A investigação que originou a operação da PF identificou que um dos traficantes mais poderosos do país ligado ao CV, Luiz Fernando da Costa, o Fernandinho Beira-Mar, chefiava negócios de dentro da Penitenciária Federal de Porto Velho. O contato dele com o mundo externo ocorria por meio de bilhetes que enviava a familiares e advogados. Imagens da unidade prisional mostram a troca de bilhetes entre Beira-Mar e outros presos. Os papéis eram amarrados em cordas improvisadas a partir de lençóis.
– A suspensão das visitas tem uma série de razões. A própria operação da Polícia Federal que evidencia fragilidades (no sistema) e a morte da psicóloga Melissa e dos outros agentes. No inquérito que investiga a morte do agente Alex (em setembro), há evidências de que foi uma execução orquestrada por uma facção criminosa.
Clima de luto e medo nas unidades federais
A Polícia Civil de Cascavel deu início à investigação da morte de Melissa e repassou o caso à Polícia Federal. Há suspeita de que a execução tenha sido encomendada pelo PCC. Uma casa que estava sendo usada pelos criminosos havia 15 dias em Cascavel foi descoberta pela apuração. Três suspeitos foram presos e dois foram mortos (um na troca de tiros com o marido da vítima e outro no confronto com a polícia quando a casa foi descoberta).
– É um momento muito difícil. Tudo leva a crer que foi algo relativo a um ataque ao Sistema Penitenciário Federal. Significa que as penitenciárias têm cumprido seu papel. Se as penitenciárias não estivessem isolando presos, não teria uma ação dessas organizações criminosas. Diria que o sistema penitenciário federal é o último elo do Estado em combate às facções.
Embora os protocolos de segurança sejam cumpridos com rigor por todos os funcionários, o Depen admite que há clima de luto e medo e que é preciso aperfeiçoar os mecanismos do Estado no combate às organizações criminosas.
O perigo do intercâmbio das facções
Para o juiz da Vara de Execuções Criminais (VEC) na Capital, Sidinei Brzuska, acostumado a lidar com integrantes de facções criminosas com atuação exclusiva no Estado, a construção de uma penitenciária federal requer atenção para que não ocorra intercâmbio e conexão entre as facções, expandido o crime organizado.

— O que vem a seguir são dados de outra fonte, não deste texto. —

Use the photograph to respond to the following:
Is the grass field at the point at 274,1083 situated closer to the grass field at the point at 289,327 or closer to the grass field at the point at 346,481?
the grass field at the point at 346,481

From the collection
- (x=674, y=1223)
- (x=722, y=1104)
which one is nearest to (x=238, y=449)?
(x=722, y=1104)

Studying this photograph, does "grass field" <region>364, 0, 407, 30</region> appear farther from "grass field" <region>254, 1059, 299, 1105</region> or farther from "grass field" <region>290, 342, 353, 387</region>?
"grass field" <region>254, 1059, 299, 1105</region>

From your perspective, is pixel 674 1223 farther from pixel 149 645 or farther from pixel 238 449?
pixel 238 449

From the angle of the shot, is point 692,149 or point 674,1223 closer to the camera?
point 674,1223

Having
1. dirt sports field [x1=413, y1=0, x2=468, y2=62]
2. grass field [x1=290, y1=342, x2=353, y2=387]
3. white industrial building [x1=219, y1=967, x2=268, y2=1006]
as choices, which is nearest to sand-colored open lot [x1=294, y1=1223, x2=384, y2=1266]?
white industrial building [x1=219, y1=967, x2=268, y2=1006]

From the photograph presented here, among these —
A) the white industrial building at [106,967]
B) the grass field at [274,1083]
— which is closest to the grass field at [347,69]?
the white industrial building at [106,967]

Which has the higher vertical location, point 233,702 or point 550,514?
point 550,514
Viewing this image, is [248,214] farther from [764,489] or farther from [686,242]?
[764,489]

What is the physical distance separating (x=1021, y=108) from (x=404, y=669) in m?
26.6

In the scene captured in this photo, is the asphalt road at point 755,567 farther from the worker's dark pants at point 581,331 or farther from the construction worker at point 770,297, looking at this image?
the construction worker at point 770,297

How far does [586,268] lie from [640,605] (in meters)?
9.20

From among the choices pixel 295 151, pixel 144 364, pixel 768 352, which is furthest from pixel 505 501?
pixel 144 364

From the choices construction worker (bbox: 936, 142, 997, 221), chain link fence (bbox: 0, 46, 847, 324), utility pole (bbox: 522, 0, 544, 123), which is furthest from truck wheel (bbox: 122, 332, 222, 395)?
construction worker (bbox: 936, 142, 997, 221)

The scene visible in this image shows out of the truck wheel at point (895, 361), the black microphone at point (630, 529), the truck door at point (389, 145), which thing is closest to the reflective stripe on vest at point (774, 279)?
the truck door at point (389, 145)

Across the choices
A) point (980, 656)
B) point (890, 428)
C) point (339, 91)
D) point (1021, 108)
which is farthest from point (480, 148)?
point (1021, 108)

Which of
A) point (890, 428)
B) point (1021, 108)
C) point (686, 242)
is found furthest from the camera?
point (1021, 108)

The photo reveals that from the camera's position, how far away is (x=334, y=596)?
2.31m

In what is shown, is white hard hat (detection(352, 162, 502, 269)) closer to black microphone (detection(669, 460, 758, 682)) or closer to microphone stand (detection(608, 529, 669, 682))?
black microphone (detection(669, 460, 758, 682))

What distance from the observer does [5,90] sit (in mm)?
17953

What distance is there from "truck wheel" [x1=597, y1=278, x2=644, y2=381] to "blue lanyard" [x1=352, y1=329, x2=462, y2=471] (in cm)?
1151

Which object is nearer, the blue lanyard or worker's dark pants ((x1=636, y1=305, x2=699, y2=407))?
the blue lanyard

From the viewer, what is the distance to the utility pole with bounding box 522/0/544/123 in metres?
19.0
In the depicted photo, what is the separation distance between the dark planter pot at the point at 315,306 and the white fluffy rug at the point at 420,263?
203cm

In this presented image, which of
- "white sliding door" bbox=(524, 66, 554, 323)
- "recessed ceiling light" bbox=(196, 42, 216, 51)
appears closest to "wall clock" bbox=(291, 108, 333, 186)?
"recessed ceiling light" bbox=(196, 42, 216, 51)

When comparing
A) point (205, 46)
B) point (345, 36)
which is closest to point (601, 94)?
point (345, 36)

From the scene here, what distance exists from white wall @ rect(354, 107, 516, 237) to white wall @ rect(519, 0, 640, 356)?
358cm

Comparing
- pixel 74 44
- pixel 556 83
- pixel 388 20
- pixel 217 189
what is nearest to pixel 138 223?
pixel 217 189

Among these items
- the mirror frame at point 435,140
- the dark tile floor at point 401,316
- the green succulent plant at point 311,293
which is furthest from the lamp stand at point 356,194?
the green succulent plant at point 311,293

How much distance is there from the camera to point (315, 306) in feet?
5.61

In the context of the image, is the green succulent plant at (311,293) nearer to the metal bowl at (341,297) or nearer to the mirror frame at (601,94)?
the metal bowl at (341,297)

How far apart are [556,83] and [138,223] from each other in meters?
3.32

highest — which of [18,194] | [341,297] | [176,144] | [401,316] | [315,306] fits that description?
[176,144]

– Ainda não tenho uma leitura muito clara de onde o Brasil quer chegar, pois o sistema federal não está servindo para derrubar facções – avalia o juiz.
Para o analista criminal e membro do Fórum Brasileiro de Segurança Pública, Guaracy Mingardi, a construção da penitenciária em Eldorado não significa ameaça ao Estado. Como as lideranças criminosas presas serão de outras unidades da federação, o perigo maior está na inclusão de um líder gaúcho dentro do sistema federal.
– Os Estados não sabem o que fazer quando o preso retorna para o sistema prisional estadual. Na unidade federal, fica por dois anos, depois volta com uma ideologia nova, com prestígio e cai no meio da massa.
Um exemplo é Jackson Rodrigues, o Nego Jackson, líder de uma facção gaúcha preso no Paraguai no início do ano e que está na Penitenciária Federal de Campo Grande. O delegado Arthur Raldi, que participou da captura, afirma que alianças podem ocorrer independentemente da prisão em Eldorado.
– Lá onde estavam, no Paraguai, tinham contato com essas organizações. Não é a penitenciária que vai impedir. Qualquer casa prisional deveria ser comemorada, e a federal tem um nível de segurança muito maior – defende o delegado.